> What is needed: Working from the entries that follow, transcribe exactly and only the lines from the one with "Maria M. Bleker" through the last, pictures excluded.

Excerpted data section start

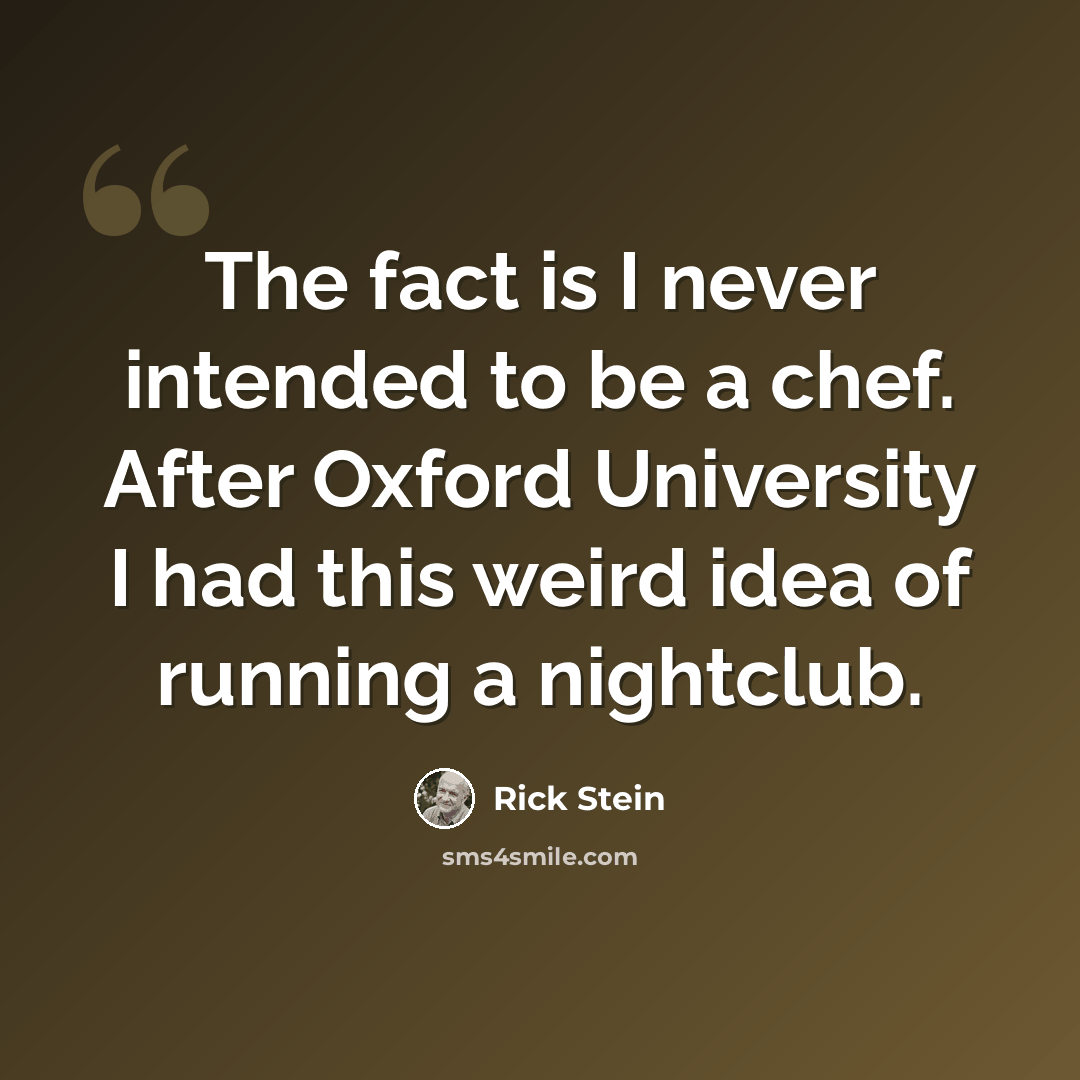 “The fact is I never intended to be a chef. After Oxford University I had this weird idea of running a nightclub.” quote by Rick Stein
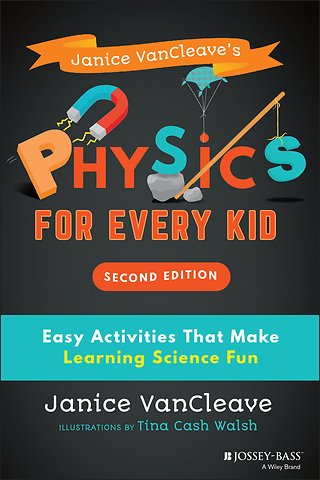 Janice VanCleave′s Physics for Every Kid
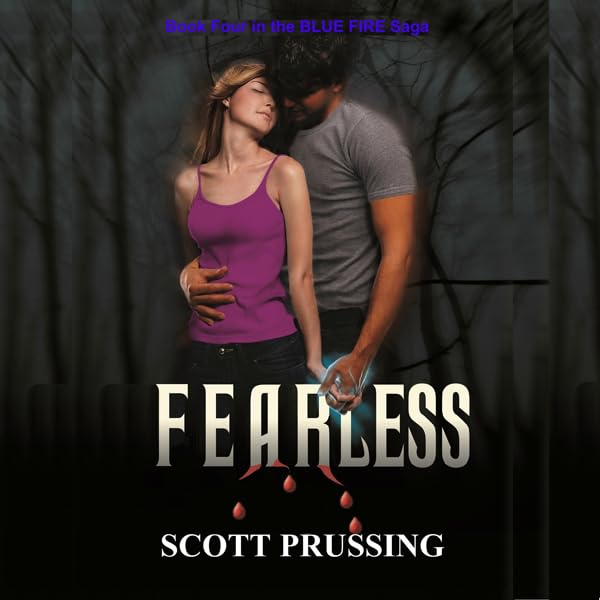 Cover art for Fearless: The Blue Fire Saga, Book 4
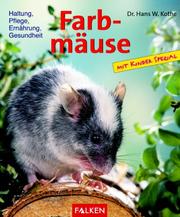 Cover of: Farbmäuse. Haltung, Pflege, Ernährung, Gesundheit.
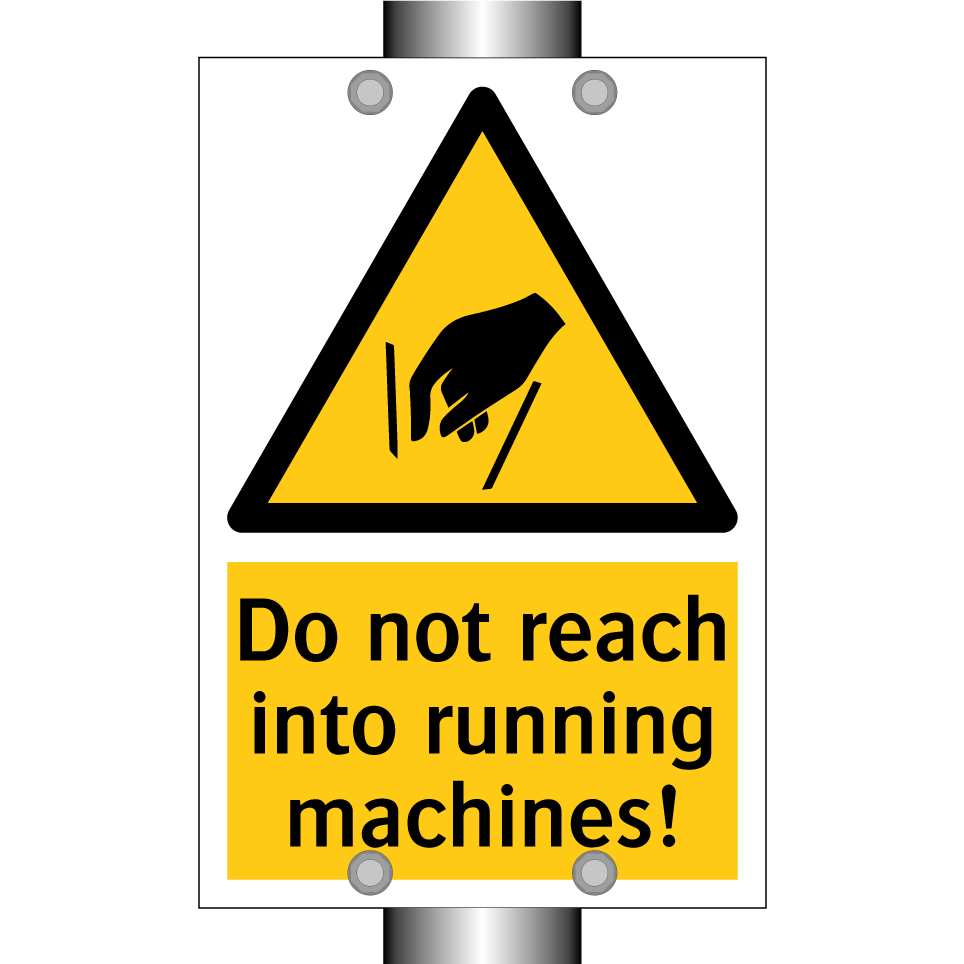 Do not reach into running machines!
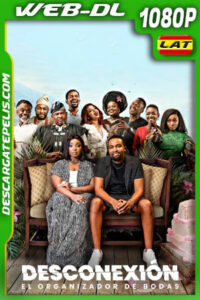Disconnect: El organizador de bodas (2023) 1080p WEB-DL Latino
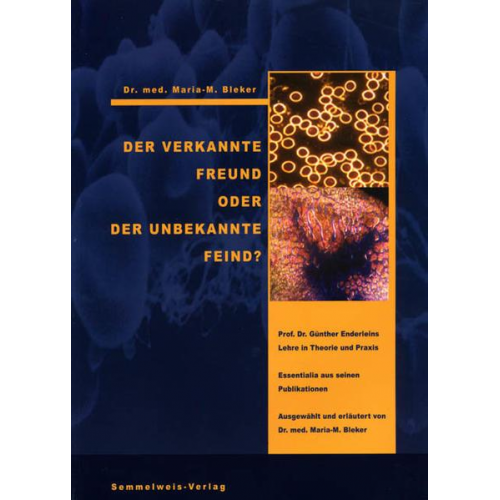 Maria M. Bleker - Der verkannte Freund oder der unbekannte Feind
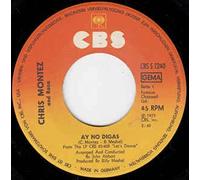 Ây No Digas/Heart & Soul (7" Vinyl Single)(1973)(CBS 1240)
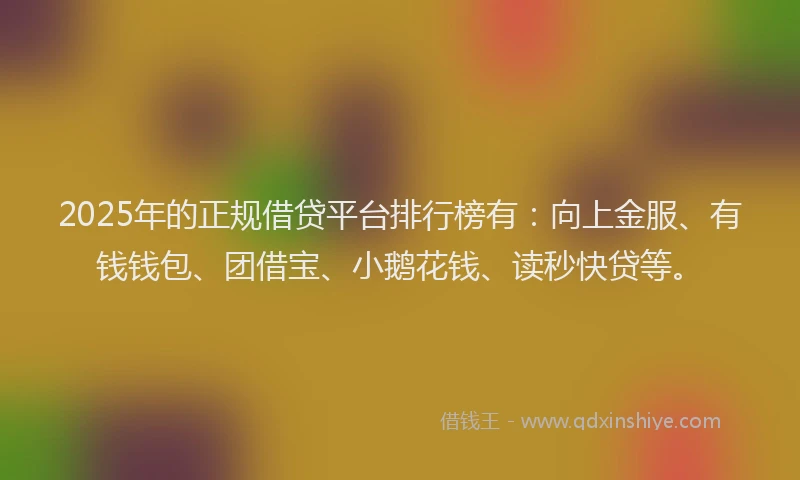 2025年的正规借贷平台排行榜有：向上金服、有钱钱包、团借宝、小鹅花钱、读秒快贷等。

Excerpted data section end

> Written response:
 Maria M. Bleker - Der verkannte Freund oder der unbekannte Feind
 Ây No Digas/Heart & Soul (7" Vinyl Single)(1973)(CBS 1240)
 2025年的正规借贷平台排行榜有：向上金服、有钱钱包、团借宝、小鹅花钱、读秒快贷等。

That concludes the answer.